An accurate prediction of prognosis in patients with idiopathic membranous nephropathy (iMN) would allow restriction of immunosuppressive treatment to patients who are at highest risk for end-stage renal disease (ESRD). Several markers of proximal tubular cell injury have been used as predictors of prognosis. In this study we compared the accuracy of urinary beta-2-microglobulin (U beta 2m) and N-acetyl-beta-glucosaminidase (U beta-NAG) in predicting renal insufficiency and remission rates. Fifty-seven patients with iMN (38 M, 19 F; age 48 +/- 16 years), a nephrotic syndrome and a serum creatinine level <135 micromol/l were studied prospectively. At baseline, a standardised measurement was carried out to determine renal function and protein excretion. The end-point renal failure was defined as a serum creatinine exceeding 135 micromol/l or an increase in serum creatinine by >50%. Remission was defined as a proteinuria <2.0 g/day with stable renal function. The mean follow-up was 80 +/- 36 months. The mean serum creatinine concentration was 89 +/- 20 micromol/l, serum albumin 24 +/- 5.3 g/l and proteinuria 8.9 +/- 4.8 g/24 h. Thus far, 28 (49%) patients have reached the predefined end point of renal failure. Multivariate analysis identified U beta 2m as the strongest independent predictor for the development of renal insufficiency. Sensitivity and specificity were 81 and 90% respectively for U beta 2m (threshold value 54 microg/mmol cr), and 74 and 81% respectively for U beta-NAG (threshold value 2.64 U/mmol cr).
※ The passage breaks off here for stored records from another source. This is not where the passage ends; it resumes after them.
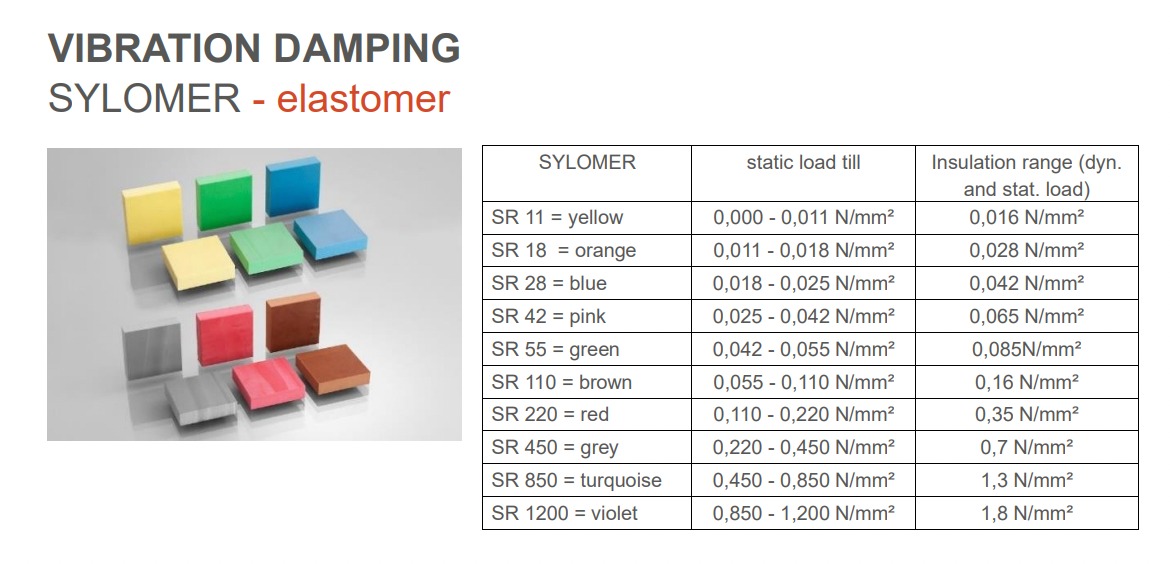 VIBRATION DAMPING
SYLOMER - elastomer

| SYLOMER | static load till | Insulation range (dyn. and stat. load) |
|---|---|---|
| SR 11 = yellow | 0,000 - 0,011 N/mm² | 0,016 N/mm² |
| SR 18 = orange | 0,011 - 0,018 N/mm² | 0,028 N/mm² |
| SR 28 = blue | 0,018 - 0,025 N/mm² | 0,042 N/mm² |
| SR 42 = pink | 0,025 - 0,042 N/mm² | 0,065 N/mm² |
| SR 55 = green | 0,042 - 0,055 N/mm² | 0,085N/mm² |
| SR 110 = brown | 0,055 - 0,110 N/mm² | 0,16 N/mm² |
| SR 220 = red | 0,110 - 0,220 N/mm² | 0,35 N/mm² |
| SR 450 = grey | 0,220 - 0,450 N/mm² | 0,7 N/mm² |
| SR 850 = turquoise | 0,450 - 0,850 N/mm² | 1,3 N/mm² |
| SR 1200 = violet | 0,850 - 1,200 N/mm² | 1,8 N/mm² |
The overall remission rate was 44%. A remission occurred in 78% of patients with low U beta 2m and in 14% of patients with high U beta 2m, and respectively in 71% of patients with low U beta-NAG and 21% of patients with high U beta-NAG. Although both U beta 2m and U beta-NAG predicted progression and remission in iMN, U beta 2m was more accurate. High specificity in predicting prognosis should be pursued to avoid unnecessary immunosuppressive therapy. We therefore conclude that U beta 2m is superior to U beta-NAG in predicting prognosis in patients with iMN.